But Twitter has gone far beyond being a social networking site used to update the status of its users.

A little over five years ago, Twitter became a place to simplify even the deepest thoughts of its users into 140 characters or less. Twitter accounts have spread like wildfire around the world, with more than 200 million users using the service to share news, ideas, comments and criticism.

For the first time in history, consumers have the opportunity to be their own content producers through social networking.

And, for the first time in history, online Latinos are perceived as equals in the U.S. mainstream media.

"I love to talk online about Latinos in the U.S. because I think we're marginalized from the mainstream media in the country," said tweeter Eric Cortes (@navaja1cortes), director of marketing and promotion for Telemundo in Philadelphia.
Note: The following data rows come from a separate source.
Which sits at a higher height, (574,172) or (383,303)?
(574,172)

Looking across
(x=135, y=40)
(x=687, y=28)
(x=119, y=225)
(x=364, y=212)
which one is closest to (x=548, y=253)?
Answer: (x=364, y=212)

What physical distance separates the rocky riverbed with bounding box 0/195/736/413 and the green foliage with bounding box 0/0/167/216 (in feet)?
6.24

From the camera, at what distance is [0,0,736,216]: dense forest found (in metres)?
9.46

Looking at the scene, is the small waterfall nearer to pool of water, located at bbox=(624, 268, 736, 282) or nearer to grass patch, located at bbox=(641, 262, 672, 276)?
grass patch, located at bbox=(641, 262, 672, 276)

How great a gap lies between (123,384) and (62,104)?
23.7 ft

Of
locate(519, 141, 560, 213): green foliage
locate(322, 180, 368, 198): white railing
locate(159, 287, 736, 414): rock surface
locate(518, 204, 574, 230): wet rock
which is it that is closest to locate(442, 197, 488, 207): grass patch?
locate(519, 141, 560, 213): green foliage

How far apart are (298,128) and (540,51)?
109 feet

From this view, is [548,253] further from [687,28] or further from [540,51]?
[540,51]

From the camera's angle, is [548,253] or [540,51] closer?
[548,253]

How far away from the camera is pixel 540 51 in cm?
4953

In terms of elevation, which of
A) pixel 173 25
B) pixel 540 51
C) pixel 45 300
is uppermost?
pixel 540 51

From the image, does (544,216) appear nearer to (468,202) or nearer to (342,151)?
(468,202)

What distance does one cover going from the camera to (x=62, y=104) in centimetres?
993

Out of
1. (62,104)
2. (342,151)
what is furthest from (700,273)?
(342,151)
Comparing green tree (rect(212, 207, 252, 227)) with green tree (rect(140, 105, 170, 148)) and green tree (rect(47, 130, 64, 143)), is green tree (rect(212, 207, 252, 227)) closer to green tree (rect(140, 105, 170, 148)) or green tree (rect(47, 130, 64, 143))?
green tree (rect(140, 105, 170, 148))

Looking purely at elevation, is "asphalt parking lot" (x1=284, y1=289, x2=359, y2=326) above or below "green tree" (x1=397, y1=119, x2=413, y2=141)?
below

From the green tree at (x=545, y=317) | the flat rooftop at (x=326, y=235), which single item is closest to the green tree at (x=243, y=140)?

Cortes thinks that this interaction can be used to build a presence on social networking sites, and find users with similar interests to work toward a common goal.

He is a faithful follower of the hashtag #LATISM (Latinos in Social Media) on Twitter, the symbol used by many Latino tweeters to create a shared conversation.

The organization Latinos in Social Media emerged thanks to the growing online participation of Latino users.

Since its creation in 2009, LATISM’s registered members have increased, according to their database, and the organization currently has 134,000 subscribing users.

Participants include Latinos all over the world.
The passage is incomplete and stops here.